**TASKS FOR THIS EXERCISE:**
[A] In the Sundance New Frontier article, which hotel pool hosts the underwater experience?
[B] Copy the passage of the Sundance New Frontier article word for word, starting at "Frilot came across" and ending at "making conceptual work.".

Frilot came across the underwater project while serving on a panel at a virtual reality conference in Switzerland. She explained that docents at the Sheraton Park City hotel pool will help swimsuit-attired attendees don space simulator headsets and snorkels — then they will experience the sensation of traveling through space to the moon. 

“It is a very surreal, very beautiful experience that wouldn’t be possible without being underwater,” she said. The selection is entitled “Spaced Out” and was created by Pyaré, an artist from France.

Another notable New Frontier selection, “Sandlines, the Story of History,” hails from Iraq. Creator Francis Alÿs recruits Iraqi children to enact scenes from their country’s turbulent history. 

According to Frilot, Alÿs is a Belgian-born contemporary artist who currently lives in Mexico City and travels the world making conceptual work. 

“He casts children to tell really complicated, complex stories in a poetic way,” she said. “This is his latest piece and he is excited to show it here.”

Sundance-goers who were impressed with last year’s documentary “The Great Hack” may want to expand that experience by taking in this year’s New Frontier exploration of the same theme, “Persuasion Machines.” The piece, one of the exhibitions at The Ray Theatre, invites participants into a modern-day living room equipped with smart devices where all the data streams are suddenly visible. 

In the New Frontier film “Sandlines, the Story of History” by Francis Alys, children play the roles of key characters in their country’s tumultuous history.
Courtesy of Sundance Institute | Photo by Francis Alys

Frilot said she met the filmmakers, Karim Amer and Jehane Noujaim, at last year’s festival and they were interested in finding new ways to sound the alarm about big data.

**DATA UNDER STUDY:**
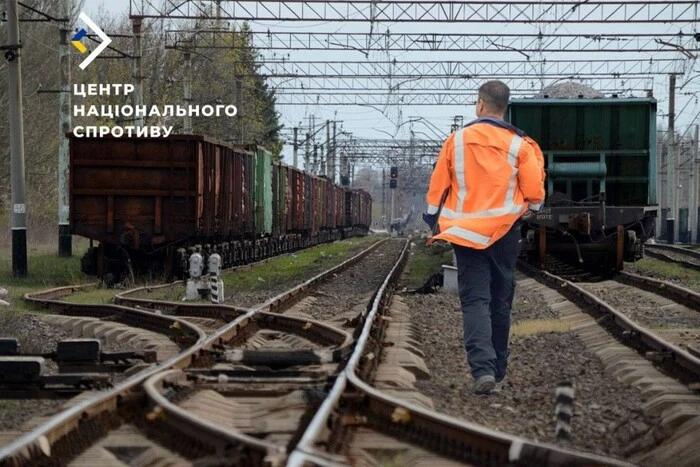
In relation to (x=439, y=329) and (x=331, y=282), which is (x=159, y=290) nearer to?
(x=331, y=282)

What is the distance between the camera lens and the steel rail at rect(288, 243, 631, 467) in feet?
16.1

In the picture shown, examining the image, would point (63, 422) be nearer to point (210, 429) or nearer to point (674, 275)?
point (210, 429)

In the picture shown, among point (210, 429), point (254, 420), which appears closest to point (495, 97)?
point (254, 420)

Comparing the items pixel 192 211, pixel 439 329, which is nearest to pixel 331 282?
pixel 192 211

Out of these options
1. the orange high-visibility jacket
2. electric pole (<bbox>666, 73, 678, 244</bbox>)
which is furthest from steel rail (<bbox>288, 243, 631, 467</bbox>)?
electric pole (<bbox>666, 73, 678, 244</bbox>)

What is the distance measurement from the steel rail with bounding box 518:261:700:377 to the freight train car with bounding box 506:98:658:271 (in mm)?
2275

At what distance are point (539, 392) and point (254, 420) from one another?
2.25 metres

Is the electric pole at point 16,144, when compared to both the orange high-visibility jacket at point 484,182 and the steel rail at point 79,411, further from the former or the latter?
the orange high-visibility jacket at point 484,182

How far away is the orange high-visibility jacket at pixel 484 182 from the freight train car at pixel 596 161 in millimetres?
13977

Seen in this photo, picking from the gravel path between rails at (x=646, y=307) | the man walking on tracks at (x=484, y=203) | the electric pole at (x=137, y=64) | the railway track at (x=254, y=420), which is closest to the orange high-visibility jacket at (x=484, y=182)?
the man walking on tracks at (x=484, y=203)

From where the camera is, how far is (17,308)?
15.8 metres

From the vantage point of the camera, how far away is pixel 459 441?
556cm

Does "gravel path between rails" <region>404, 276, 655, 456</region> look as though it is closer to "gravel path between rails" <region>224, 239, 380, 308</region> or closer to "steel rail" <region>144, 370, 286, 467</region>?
"steel rail" <region>144, 370, 286, 467</region>

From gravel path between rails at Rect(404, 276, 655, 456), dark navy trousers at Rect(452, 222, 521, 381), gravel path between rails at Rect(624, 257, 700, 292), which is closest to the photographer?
gravel path between rails at Rect(404, 276, 655, 456)
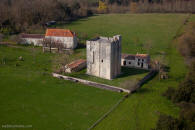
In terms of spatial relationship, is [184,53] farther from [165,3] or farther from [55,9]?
[165,3]

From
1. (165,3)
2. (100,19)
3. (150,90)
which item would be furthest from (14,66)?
(165,3)

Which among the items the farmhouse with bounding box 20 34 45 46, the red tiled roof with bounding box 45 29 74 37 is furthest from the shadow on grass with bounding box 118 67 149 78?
the farmhouse with bounding box 20 34 45 46

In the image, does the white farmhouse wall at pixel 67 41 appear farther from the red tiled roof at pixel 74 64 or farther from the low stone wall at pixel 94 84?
the low stone wall at pixel 94 84

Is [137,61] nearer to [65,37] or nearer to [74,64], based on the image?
[74,64]

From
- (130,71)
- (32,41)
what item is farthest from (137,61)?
(32,41)

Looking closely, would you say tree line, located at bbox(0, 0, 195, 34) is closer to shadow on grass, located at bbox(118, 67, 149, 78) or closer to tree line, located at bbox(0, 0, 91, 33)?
tree line, located at bbox(0, 0, 91, 33)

**SOLUTIONS BELOW:**
[A] The Sheraton Park City hotel pool.

[B]
Frilot came across the underwater project while serving on a panel at a virtual reality conference in Switzerland. She explained that docents at the Sheraton Park City hotel pool will help swimsuit-attired attendees don space simulator headsets and snorkels — then they will experience the sensation of traveling through space to the moon. 

“It is a very surreal, very beautiful experience that wouldn’t be possible without being underwater,” she said. The selection is entitled “Spaced Out” and was created by Pyaré, an artist from France.

Another notable New Frontier selection, “Sandlines, the Story of History,” hails from Iraq. Creator Francis Alÿs recruits Iraqi children to enact scenes from their country’s turbulent history. 

According to Frilot, Alÿs is a Belgian-born contemporary artist who currently lives in Mexico City and travels the world making conceptual work.